The problem that this paper attempts to solve is how to optimize the energy management strategy of the hybrid battery system through deep reinforcement learning (DRL) in electric vehicles. Specifically, the research aims to design an energy management strategy based on deep Q - learning (DQL) to reduce energy loss and improve the electrical and thermal safety of the entire system.
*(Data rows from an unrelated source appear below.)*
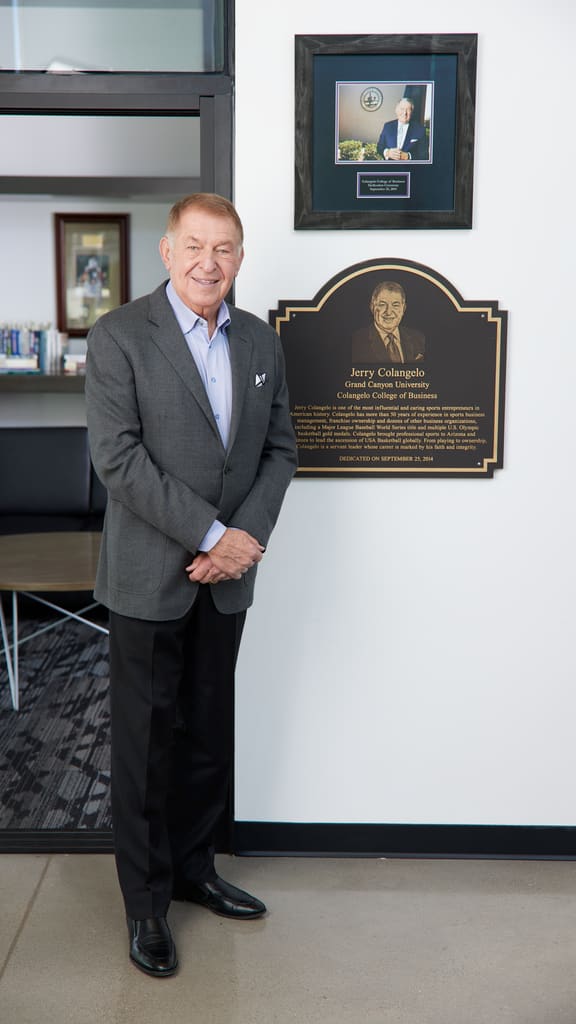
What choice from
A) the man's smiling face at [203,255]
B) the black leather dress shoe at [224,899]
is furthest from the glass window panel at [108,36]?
the black leather dress shoe at [224,899]

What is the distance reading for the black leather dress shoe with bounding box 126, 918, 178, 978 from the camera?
2.11 m

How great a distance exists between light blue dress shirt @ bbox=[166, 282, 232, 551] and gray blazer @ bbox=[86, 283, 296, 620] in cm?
3

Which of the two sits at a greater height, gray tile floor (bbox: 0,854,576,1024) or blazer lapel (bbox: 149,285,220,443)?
blazer lapel (bbox: 149,285,220,443)

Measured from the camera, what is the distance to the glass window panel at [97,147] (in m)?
5.28

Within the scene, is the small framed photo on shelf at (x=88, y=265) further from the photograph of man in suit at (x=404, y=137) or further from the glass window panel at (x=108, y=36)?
the photograph of man in suit at (x=404, y=137)

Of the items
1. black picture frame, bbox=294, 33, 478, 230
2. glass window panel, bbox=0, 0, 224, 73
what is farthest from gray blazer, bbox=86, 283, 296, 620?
glass window panel, bbox=0, 0, 224, 73

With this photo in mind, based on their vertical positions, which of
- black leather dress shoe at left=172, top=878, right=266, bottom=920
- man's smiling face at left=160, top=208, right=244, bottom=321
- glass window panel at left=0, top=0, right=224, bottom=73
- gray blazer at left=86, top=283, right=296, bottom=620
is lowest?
black leather dress shoe at left=172, top=878, right=266, bottom=920

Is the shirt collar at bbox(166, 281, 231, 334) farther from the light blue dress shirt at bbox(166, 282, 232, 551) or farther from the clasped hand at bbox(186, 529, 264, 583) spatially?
the clasped hand at bbox(186, 529, 264, 583)

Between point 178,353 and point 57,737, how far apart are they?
74.7 inches

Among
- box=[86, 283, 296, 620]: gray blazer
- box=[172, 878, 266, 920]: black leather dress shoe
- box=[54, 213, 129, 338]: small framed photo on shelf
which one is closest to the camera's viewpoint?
box=[86, 283, 296, 620]: gray blazer

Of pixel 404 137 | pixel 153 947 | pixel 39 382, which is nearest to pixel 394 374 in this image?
pixel 404 137

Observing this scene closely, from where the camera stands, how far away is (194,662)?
2221 mm

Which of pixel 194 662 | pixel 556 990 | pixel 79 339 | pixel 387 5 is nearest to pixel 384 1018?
pixel 556 990

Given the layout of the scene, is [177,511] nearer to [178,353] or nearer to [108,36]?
[178,353]
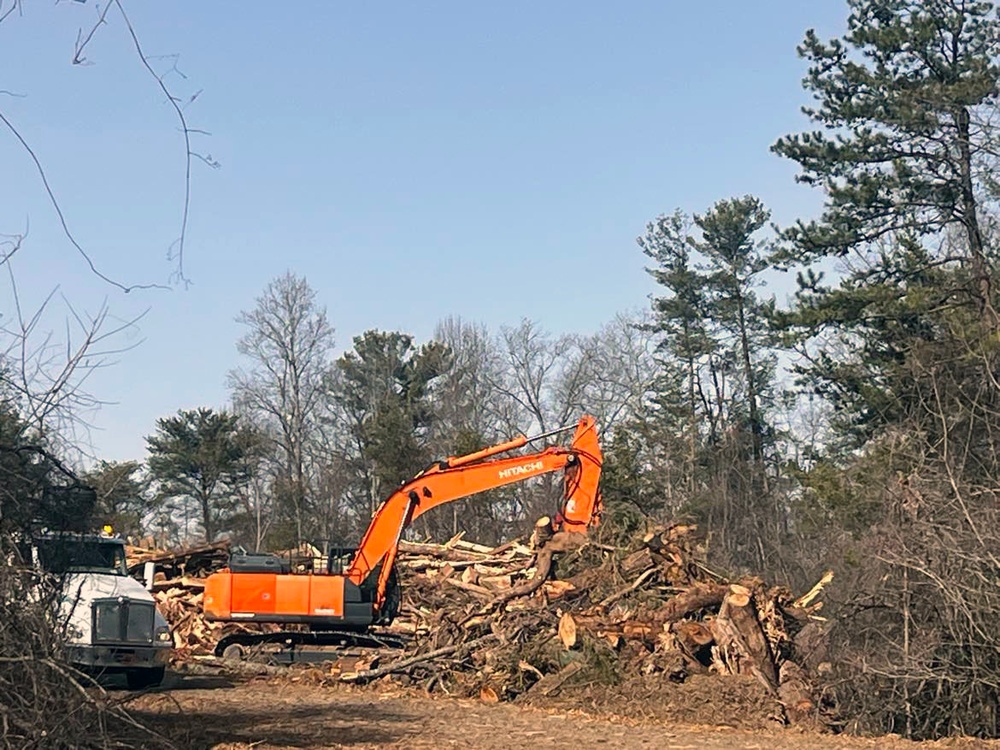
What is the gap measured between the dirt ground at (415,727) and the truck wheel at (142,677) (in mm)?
426

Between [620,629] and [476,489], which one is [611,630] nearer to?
[620,629]

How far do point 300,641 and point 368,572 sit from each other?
163cm

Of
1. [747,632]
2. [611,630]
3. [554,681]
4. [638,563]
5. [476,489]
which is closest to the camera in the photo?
[554,681]

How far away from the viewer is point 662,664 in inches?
664

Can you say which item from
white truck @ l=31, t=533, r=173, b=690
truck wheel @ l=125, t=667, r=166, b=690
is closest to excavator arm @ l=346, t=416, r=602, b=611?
truck wheel @ l=125, t=667, r=166, b=690

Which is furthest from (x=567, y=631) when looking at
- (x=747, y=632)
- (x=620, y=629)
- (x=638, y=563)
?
(x=638, y=563)

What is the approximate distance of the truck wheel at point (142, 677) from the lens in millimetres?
15703

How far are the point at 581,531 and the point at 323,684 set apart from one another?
16.5 feet

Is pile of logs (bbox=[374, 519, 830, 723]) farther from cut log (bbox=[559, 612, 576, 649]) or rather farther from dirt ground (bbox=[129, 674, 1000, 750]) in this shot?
dirt ground (bbox=[129, 674, 1000, 750])

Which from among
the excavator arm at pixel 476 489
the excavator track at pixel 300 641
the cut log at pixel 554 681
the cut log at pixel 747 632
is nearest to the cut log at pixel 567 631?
the cut log at pixel 554 681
The strategy proposed in the paper focuses particularly on the power distribution between high - energy battery packs (HE) and high - power battery packs (HP). By designing a new reward function, it explores the optimal working range of the HP battery pack while avoiding rigid constraints on the state of charge (SoC). In addition, in order to prevent the over - fitting problem, the paper uses a random combination of different load configurations to train the DQL model. The main contributions of the paper are as follows: 1. Developed an energy management strategy based on DQL, aiming to reduce energy loss and enhance electrical and thermal safety. 2. Designed a novel reward function for automatically determining the optimal working range of the HP battery pack. 3. Established and parameterized a coupled electro - thermal battery model for simulating the electrical and thermal dynamic characteristics of HE and HP battery cells. 4. Designed a new training scenario to limit the over - fitting problem by randomly combining different driving conditions within each training cycle. 5. Verified the proposed DQL - based energy management strategy using new driving conditions and conducted a comparative study with the Q - learning (QL) - based strategy, highlighting the superiority of the proposed method in terms of calculation and performance.